03 November 2003

"Often our spiritual quest becomes a search for the right technique, the proper method, the perfect program that can immediately deliver the desired results of spiritual maturity and wholeness. Or we try to create the atmosphere for the 'right' spiritual moment, that 'perfect' setting in which God can touch us into instantaneous wholeness. If only we can find the right trick, the right book or the right guru, go to the right retreat, hear the right sermon, instantly we will be transformed into a new person at a new level of spirituality and wholeness...'It is the quest for the short cut which brings insight.' "

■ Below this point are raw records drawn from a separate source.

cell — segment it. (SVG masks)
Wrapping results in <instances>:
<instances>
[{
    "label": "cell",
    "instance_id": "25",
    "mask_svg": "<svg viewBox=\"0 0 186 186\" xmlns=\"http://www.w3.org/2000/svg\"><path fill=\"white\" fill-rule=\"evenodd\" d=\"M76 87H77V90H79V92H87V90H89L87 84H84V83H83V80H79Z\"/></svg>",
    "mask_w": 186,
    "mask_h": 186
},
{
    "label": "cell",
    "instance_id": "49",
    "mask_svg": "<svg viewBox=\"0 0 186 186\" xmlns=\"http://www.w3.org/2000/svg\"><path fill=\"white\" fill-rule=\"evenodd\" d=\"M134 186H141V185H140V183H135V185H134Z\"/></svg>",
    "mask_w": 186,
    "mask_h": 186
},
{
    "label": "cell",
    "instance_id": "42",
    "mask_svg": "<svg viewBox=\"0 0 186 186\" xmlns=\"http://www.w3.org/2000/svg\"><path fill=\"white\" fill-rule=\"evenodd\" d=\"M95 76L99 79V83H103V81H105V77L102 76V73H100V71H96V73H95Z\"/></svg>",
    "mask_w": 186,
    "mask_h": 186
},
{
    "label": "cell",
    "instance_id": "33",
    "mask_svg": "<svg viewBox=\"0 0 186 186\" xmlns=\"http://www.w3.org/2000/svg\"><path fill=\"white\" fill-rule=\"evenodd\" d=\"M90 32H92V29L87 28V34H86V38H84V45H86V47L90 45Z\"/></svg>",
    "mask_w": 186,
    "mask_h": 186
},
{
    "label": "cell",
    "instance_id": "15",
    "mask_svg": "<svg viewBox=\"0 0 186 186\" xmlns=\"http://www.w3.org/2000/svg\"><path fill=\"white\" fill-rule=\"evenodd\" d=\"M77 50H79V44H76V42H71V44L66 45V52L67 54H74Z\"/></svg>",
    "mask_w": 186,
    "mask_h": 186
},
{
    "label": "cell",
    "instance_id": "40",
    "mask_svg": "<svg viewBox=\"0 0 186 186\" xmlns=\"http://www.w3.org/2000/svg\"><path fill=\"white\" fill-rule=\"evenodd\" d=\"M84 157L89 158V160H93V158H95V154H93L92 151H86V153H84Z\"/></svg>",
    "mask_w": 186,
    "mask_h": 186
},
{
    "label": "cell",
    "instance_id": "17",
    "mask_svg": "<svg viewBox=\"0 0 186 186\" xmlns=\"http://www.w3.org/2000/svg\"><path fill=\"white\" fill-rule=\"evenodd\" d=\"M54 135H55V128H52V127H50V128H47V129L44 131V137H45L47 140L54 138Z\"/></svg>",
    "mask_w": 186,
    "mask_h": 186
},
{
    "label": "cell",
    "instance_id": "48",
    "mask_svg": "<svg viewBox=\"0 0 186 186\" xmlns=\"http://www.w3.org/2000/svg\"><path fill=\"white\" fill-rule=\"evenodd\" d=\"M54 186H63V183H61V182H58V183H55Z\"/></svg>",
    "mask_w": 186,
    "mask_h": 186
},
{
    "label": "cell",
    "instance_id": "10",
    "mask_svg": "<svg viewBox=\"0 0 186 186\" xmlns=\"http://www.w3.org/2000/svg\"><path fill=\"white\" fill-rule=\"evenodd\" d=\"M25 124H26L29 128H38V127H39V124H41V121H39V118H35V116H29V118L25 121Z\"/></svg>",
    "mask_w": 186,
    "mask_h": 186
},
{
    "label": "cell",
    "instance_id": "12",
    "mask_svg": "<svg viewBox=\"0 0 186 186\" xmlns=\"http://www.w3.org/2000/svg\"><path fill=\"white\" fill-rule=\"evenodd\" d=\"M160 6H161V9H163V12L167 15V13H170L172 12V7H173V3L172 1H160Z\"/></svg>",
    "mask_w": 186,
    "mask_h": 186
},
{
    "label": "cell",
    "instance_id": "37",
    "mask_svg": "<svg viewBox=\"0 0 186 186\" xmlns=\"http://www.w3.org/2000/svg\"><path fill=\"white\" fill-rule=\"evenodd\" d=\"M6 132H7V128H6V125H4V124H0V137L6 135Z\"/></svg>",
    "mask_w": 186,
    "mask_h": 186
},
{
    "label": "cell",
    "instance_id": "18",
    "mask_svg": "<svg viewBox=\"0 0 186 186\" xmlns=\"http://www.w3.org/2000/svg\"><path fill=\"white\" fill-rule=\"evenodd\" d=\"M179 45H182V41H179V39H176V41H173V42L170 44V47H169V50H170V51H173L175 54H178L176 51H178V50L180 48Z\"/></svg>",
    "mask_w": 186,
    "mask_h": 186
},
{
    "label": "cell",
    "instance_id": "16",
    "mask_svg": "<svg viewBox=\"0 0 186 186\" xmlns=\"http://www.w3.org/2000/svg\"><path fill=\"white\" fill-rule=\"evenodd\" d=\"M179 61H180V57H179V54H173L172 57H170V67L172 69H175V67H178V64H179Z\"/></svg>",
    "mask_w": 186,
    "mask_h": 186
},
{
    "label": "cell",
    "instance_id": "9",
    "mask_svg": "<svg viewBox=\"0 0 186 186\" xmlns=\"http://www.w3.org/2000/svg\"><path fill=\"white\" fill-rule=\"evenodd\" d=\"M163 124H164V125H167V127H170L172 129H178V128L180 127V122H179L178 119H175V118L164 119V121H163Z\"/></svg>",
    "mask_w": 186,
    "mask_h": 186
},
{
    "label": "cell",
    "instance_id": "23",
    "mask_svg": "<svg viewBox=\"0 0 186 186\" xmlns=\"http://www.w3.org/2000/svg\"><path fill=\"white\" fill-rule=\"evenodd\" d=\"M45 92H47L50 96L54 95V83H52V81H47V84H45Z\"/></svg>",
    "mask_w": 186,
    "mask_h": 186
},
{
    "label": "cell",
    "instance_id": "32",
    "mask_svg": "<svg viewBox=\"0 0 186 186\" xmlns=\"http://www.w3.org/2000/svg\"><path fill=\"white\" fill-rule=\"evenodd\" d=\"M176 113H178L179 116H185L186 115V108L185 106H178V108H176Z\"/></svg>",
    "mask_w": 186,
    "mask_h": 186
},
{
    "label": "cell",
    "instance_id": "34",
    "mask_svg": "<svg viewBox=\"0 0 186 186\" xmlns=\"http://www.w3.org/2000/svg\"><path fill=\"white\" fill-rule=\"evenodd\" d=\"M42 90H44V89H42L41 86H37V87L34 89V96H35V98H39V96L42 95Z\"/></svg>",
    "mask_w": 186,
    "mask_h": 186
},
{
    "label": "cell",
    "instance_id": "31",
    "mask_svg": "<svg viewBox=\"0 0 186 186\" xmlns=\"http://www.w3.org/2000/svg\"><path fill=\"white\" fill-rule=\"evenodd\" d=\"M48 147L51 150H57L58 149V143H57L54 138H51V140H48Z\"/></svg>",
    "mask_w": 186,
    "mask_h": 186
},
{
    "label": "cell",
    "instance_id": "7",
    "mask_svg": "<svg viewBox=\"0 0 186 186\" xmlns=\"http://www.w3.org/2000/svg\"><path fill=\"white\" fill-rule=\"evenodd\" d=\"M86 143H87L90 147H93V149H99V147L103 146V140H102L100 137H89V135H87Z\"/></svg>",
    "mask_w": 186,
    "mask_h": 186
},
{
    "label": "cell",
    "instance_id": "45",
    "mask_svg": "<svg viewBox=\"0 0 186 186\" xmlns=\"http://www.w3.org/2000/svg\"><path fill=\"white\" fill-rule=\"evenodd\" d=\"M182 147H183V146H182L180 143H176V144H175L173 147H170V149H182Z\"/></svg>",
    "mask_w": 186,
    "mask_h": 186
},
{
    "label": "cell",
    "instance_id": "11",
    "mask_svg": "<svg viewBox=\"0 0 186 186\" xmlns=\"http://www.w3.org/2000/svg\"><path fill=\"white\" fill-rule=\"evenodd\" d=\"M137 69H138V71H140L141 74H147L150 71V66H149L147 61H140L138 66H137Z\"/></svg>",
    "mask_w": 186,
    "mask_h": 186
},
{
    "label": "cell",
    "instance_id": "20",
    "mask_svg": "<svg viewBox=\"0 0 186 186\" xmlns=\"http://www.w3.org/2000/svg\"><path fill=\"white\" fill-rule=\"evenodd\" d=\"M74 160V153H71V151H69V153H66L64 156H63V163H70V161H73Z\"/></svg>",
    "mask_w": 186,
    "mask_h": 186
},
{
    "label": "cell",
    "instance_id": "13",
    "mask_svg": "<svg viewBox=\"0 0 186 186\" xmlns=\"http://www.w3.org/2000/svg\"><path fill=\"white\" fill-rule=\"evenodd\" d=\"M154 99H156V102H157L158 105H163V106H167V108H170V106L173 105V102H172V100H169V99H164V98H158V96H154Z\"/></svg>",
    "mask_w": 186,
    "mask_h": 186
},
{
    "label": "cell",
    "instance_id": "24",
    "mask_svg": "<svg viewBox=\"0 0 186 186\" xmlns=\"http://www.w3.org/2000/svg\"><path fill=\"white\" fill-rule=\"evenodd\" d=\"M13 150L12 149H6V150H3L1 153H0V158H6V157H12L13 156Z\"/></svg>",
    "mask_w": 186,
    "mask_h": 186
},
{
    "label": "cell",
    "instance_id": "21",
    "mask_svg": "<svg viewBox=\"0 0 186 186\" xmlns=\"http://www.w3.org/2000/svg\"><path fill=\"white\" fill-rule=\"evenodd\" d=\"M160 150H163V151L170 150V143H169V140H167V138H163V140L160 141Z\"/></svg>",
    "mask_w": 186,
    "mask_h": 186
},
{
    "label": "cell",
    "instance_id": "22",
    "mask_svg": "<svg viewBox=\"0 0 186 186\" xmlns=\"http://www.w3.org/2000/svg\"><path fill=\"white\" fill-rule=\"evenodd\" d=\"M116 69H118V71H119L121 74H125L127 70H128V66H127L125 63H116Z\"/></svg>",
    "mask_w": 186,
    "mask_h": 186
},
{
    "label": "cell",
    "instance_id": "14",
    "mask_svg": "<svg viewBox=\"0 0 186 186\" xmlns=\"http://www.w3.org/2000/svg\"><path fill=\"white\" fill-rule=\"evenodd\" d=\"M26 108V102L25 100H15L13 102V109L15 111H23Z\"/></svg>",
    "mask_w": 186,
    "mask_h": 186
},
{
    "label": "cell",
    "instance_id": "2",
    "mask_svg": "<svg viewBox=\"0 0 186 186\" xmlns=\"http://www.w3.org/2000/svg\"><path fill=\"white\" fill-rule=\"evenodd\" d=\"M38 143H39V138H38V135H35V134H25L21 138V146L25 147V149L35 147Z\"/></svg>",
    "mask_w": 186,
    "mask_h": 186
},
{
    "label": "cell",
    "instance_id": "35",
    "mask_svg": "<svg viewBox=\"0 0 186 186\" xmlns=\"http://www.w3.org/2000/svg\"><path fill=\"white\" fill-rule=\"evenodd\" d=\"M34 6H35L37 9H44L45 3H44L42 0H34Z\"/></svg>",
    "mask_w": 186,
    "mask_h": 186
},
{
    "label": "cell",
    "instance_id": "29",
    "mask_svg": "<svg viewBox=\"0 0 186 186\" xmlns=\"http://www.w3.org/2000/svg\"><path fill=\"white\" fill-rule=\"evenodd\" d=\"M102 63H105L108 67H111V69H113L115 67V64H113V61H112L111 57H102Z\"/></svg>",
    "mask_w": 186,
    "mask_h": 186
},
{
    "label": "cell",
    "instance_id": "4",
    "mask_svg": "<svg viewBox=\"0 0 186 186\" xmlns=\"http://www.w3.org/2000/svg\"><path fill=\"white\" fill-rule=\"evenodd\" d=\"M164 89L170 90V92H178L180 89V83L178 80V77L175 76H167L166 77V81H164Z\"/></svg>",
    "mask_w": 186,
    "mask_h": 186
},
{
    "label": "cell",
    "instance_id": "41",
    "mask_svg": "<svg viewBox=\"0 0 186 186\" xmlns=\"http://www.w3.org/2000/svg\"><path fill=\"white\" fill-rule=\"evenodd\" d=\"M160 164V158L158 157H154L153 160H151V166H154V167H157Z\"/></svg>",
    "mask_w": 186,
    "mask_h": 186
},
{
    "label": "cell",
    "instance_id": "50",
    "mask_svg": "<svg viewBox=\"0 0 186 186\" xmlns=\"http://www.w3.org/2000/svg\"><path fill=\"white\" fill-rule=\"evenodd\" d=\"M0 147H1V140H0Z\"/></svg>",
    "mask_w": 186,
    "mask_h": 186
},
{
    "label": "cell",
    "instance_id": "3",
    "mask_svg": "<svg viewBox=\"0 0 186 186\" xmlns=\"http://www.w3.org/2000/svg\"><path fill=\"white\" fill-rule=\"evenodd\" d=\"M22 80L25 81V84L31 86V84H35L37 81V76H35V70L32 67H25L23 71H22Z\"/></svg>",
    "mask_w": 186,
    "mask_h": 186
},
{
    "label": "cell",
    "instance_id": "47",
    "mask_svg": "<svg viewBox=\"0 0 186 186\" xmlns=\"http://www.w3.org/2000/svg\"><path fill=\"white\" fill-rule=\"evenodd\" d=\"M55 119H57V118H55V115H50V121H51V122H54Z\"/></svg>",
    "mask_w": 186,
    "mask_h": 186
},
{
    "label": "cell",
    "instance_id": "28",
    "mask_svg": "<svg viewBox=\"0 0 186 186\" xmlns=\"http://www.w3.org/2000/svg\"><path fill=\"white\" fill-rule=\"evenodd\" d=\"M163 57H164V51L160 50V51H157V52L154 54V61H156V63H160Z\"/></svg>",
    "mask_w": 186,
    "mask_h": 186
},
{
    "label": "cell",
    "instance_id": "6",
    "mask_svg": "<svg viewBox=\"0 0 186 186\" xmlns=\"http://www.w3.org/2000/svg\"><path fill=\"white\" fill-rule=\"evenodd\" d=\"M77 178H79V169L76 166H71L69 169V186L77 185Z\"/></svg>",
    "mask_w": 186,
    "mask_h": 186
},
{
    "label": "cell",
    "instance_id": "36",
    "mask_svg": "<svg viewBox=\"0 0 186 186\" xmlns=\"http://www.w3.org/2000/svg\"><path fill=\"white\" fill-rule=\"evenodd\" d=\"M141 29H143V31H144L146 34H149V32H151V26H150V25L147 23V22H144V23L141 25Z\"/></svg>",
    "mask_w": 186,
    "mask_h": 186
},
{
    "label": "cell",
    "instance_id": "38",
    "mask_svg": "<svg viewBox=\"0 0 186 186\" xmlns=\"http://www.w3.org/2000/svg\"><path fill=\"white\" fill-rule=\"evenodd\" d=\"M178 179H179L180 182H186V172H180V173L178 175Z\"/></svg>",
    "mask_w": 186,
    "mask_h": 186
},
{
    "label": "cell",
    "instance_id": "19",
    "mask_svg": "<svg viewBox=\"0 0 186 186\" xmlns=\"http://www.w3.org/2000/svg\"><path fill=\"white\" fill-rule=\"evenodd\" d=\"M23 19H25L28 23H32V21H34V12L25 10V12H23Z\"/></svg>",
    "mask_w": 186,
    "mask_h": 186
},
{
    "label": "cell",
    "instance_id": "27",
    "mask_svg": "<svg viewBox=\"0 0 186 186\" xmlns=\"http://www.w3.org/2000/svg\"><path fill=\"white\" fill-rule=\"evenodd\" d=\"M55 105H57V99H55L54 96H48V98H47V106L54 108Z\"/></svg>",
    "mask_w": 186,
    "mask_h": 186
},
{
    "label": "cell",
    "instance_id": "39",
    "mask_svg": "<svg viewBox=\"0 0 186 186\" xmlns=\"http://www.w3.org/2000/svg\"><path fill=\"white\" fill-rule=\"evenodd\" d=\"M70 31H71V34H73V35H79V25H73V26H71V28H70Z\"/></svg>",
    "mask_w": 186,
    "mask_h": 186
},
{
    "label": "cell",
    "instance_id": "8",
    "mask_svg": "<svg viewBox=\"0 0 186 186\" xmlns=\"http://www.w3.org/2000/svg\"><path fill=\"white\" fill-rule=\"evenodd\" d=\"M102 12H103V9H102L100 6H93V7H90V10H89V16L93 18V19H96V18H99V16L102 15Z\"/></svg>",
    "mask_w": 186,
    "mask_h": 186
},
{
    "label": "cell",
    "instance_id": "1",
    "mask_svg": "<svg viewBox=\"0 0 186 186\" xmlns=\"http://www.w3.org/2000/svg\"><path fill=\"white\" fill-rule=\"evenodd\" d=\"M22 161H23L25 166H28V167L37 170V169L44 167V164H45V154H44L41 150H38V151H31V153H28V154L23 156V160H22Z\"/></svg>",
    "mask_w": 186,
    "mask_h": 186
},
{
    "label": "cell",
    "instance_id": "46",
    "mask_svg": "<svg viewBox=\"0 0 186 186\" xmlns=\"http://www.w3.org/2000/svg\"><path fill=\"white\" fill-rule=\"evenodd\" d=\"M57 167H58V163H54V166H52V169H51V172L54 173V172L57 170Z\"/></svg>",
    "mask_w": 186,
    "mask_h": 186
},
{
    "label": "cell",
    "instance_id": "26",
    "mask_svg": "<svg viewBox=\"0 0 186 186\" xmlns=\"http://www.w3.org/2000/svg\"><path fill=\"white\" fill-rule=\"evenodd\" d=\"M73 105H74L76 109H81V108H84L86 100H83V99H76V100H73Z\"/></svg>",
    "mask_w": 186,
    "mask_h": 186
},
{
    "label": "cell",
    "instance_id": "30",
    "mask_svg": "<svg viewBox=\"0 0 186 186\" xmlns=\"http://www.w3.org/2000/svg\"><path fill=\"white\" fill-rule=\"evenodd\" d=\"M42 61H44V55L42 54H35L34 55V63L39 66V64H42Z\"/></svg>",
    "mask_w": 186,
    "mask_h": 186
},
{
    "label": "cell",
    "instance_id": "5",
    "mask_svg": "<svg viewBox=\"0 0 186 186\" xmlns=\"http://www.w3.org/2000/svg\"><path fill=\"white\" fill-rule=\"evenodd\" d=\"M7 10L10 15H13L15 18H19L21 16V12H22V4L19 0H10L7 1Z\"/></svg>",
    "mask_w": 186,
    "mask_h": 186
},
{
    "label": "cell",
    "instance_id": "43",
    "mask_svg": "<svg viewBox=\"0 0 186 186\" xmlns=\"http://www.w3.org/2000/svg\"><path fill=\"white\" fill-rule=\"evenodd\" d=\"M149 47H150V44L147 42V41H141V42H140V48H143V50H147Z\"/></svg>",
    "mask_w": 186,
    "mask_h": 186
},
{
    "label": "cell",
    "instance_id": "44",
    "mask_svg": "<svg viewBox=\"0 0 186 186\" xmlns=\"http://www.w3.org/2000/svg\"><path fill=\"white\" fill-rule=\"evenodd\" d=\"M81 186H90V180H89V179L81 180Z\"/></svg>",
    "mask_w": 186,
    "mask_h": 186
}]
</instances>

"A few years ago, I had a little boy. Then, within a year, he became a man. He went through one of those adolescent growth spurts. He grew almost a foot in height, his voice dropped into a deep bass, he began to shave, his body filled out--he was a different person. The same thing happens in our spiritual life. For a while we may live on a plateu of life and relationship with God. Then one of those moments comes in which we experience a growth spurt and find ourselves on a new level of life and relationship with God. We experience God in a new and different way. We see ourselves and life in a new perspective. Old things pass away, and new things take their place. But if we mistake such a growth spurt for all there is in spirituality, then we are not prepared for the long haul toward spiritual wholeness. We will tend to languish as we wait for another spurt to come along. Or we will try to reproduce the setting in which the previous spurt took place, hoping to create another such experience." --M. Robert Mulholland, Jr., Invitation to a Journey

The dark night of the soul; the waiting and hoping and despairing through long, cold desert nights, doing nothing, is not the absense of life and growth. It is an essential leg of the journey. It is the mile upon mile of plodding in silence and watching the backpack in front of you that must proceed the ecstasy of climbing mountains.